--- Provided text ---
[Start of section]
Similar Posts and Pentecost – All Things Seen and Unseen

Similar Posts v.2.5b28 has just been posted.

Working on Similar Posts I have learned more than I care to know about the vagaries of MySQL, PHP, and Unicode. One particular issue that has so far resisted my attempts has been the satisfactory handling of content in Chinese, Korean, or Japanese (CJK).

Similar Posts uses the full-text indexes provided by MySQL to compare one post with another and the MySQL index is word-based. The CJK languages (I am told) are not based on discrete words — at least not words delimited by ‘white space’ — so they pose a big problem to full-text indexing.

My workaround (hack?/fiddle?/trick?) is to separate the CJK text into individual characters (while leaving single-byte encoded text alone) and use them as the basis for similarity matching. It is clearly not an ideal solution but I would love to hear from the users of WordPress blogs in Chinese, Korean, or Japanese if it is better than no solution at all.

The experiment has a couple of limitations: although not the ideal encoding for CJK languages, this method only works for now on blogs using UTF-8 encoding; also, to get around MySQL’s habit of ignoring words shorter than 4 characters long, each CJK ‘word’ is padded to that length, making for a rather large index.

To try this approach, use the Settings | Similar Posts | Manage the Index screen, set the option, and re-index. This setting overrides the other settings on that screen.

The reference to Pentecost in this post’s title is because today’s Feast celebrates the undoing of Babel.

2 replies on “Similar Posts and Pentecost”

Gregory says:

May 11th, 2008 at 8:38 pm

Brilliant!

Just stumbled across your blog looking for a caching solution for my various WordPress blogs. A Jesuit priest writes WordPress plugins — I was intrigued. All the more so when you attempted to tie full-text indexing to Pentecost. Well done.

Also — and I don’t know how much this helps you — but MySQL only sets the minimum index length to four characters by default. To change it, modify the ft_min_word_len variable in the my.cnf file on your server. (Some hosting providers lock this down, however, because of the drain on SQL resources.)

Anyway, thanks for the plugins — and the homilies.
Rob says:

May 11th, 2008 at 9:50 pm

Gregory: You described the problem — most shared hosting won’t let you near ft_min_word_len.

My health has barred me from preaching these days so I content myself with thinking the easier thoughts computers think 😉

Comments are closed.
[End of section]
--- Data excerpts ---
[Start of section]
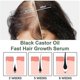 thumbnail image 3 of Jaysuing castor oil thickening serum hair nourishing strong solid hair thickening anti-hair loss hair care solution BF, 3 of 5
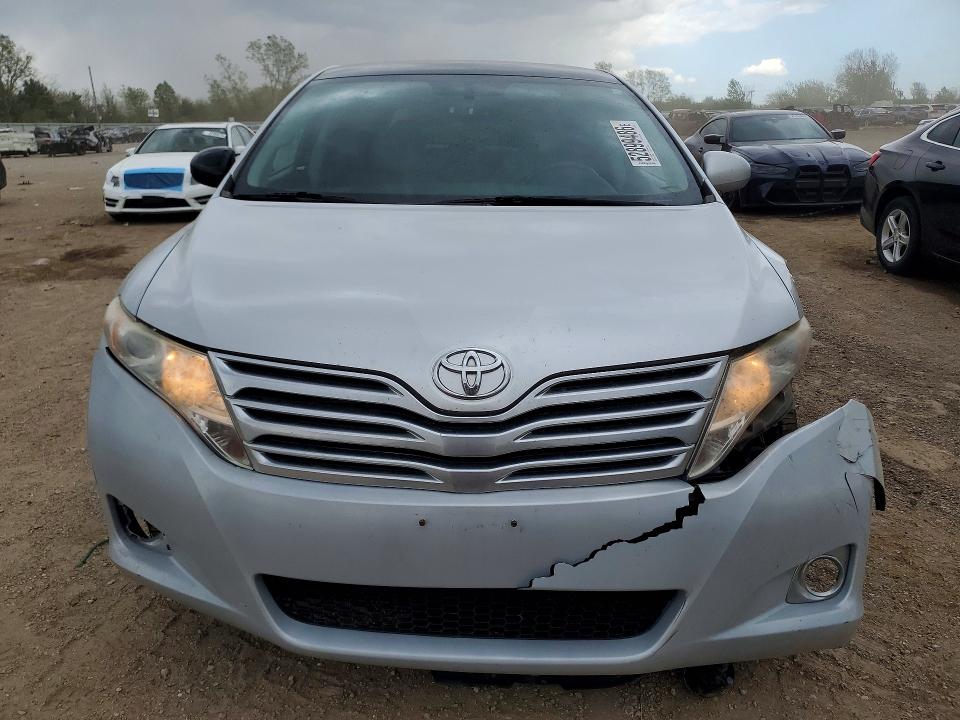 Aukcja sprzedaży 2010 Toyota Venza, vin: 4T3BA3BB8AU015803, numer aukcji: 52899486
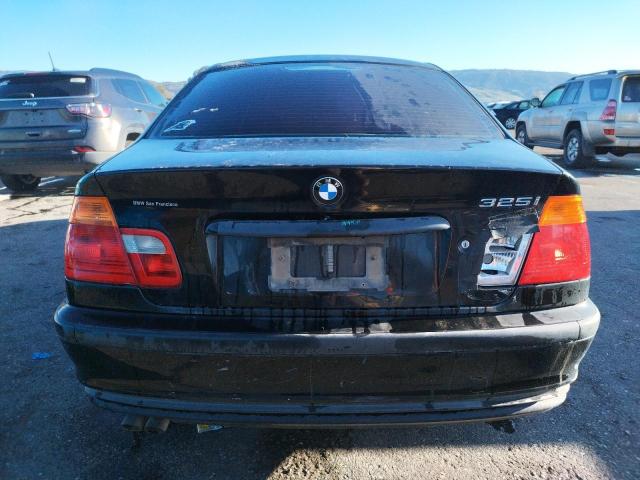 Photo 6 from auction – 2001 BMW 325 I with VIN WBAAV33421FU93035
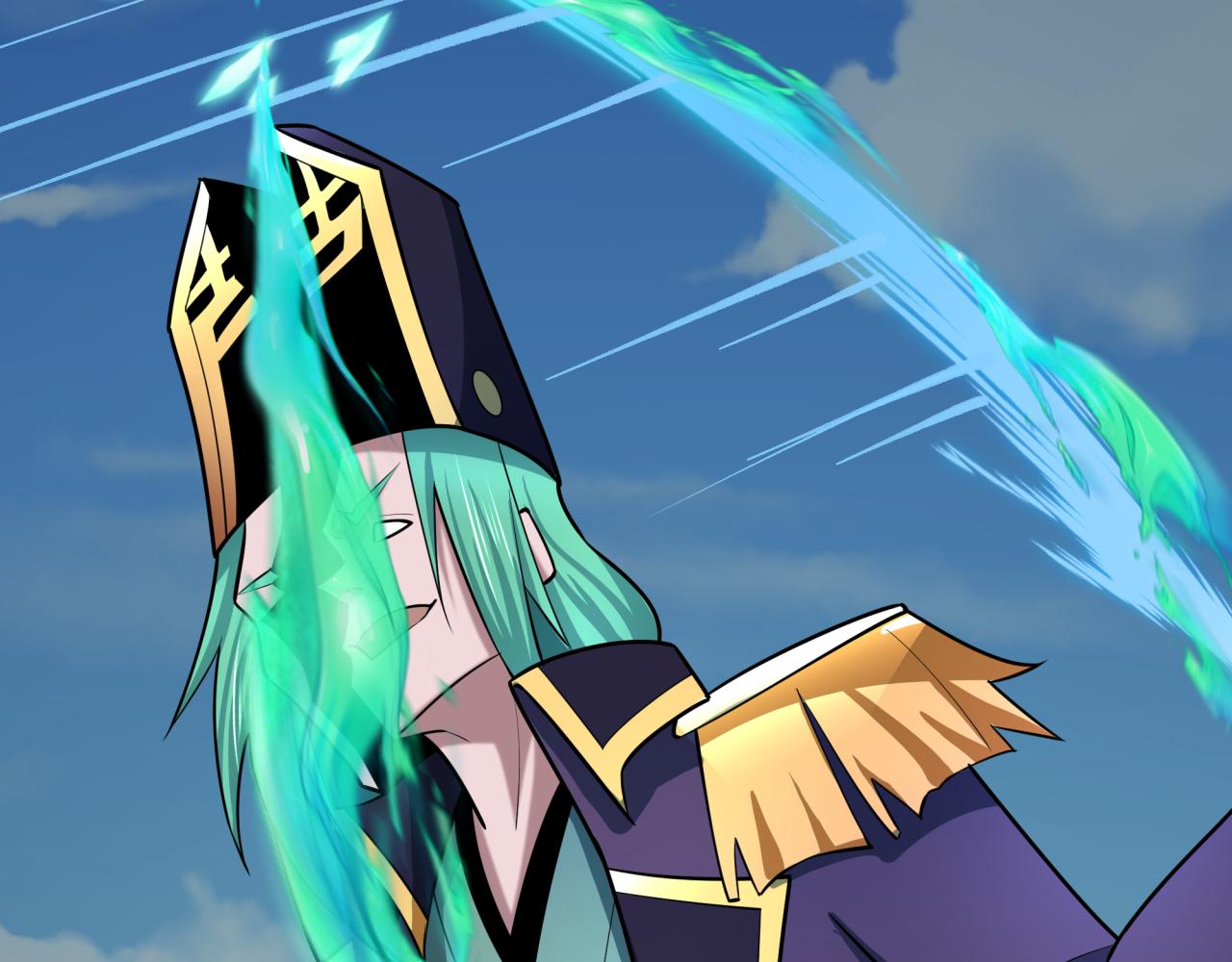 第554话 扶桑篇-断水流小柔！VS蓬莱绫罗！(1/3)-第703话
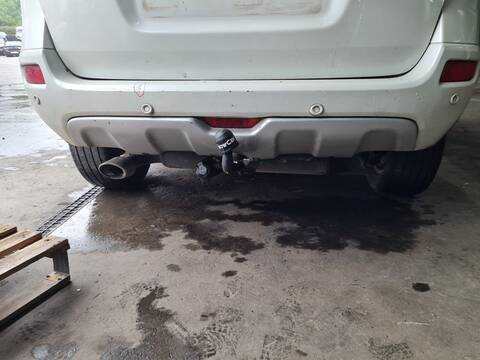 Paragolpes Trasero Renault Koleos BOSE EDITION 150CV 110KW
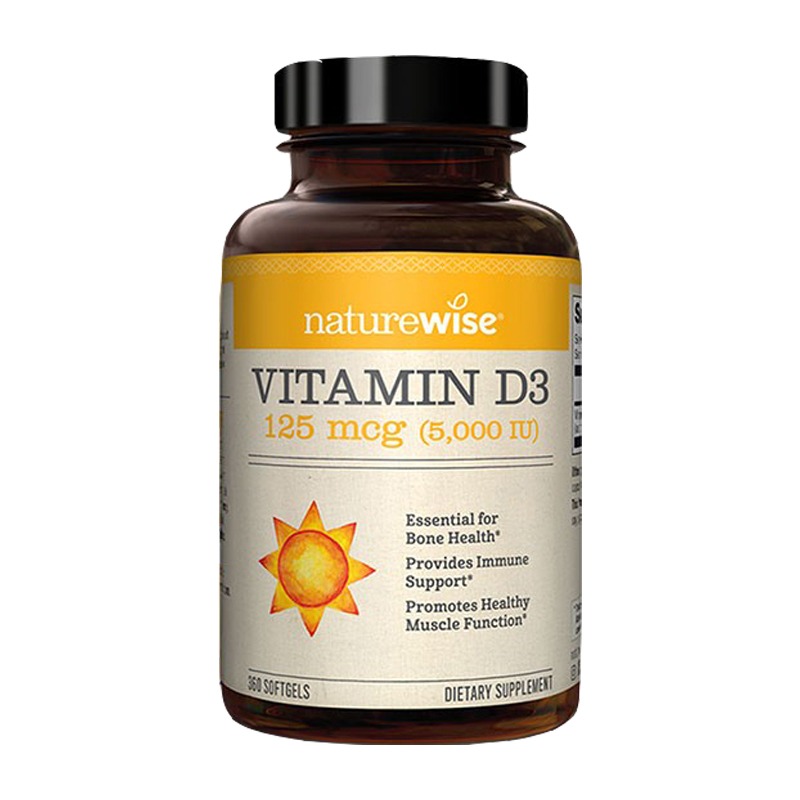 Naturewise 维D3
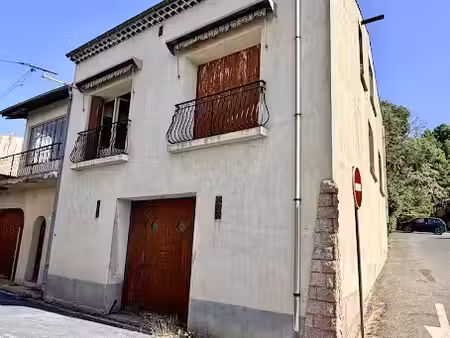 vente maison 3 pièces 180 m² à murviel-lès-béziers (34490)  135 000 €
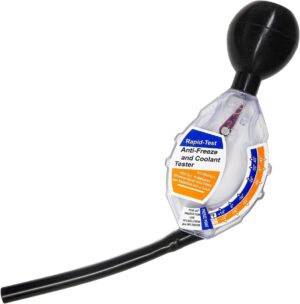 Antifreeze tester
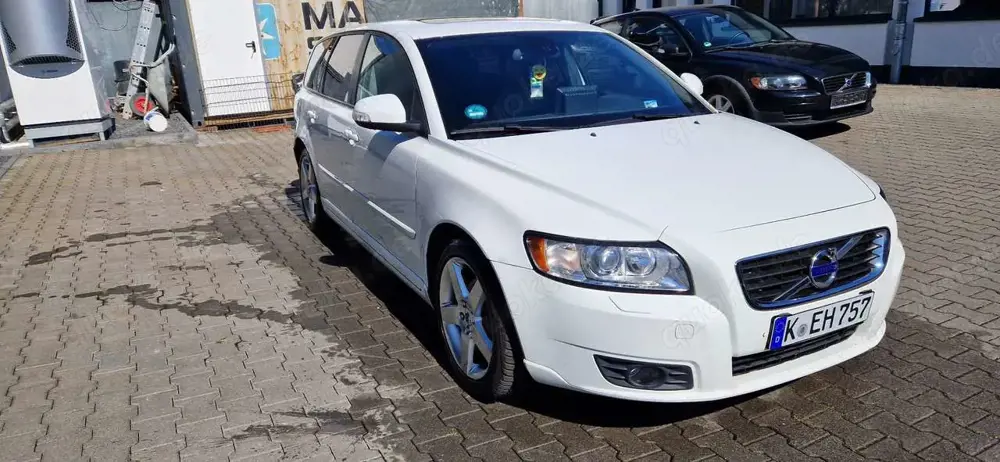 Volvo V50 DPF D2 Summum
[End of section]
--- Exercise goal ---
In the Similar Posts blog post, what length is each CJK "word" padded to?

--- Task solution ---
Four characters.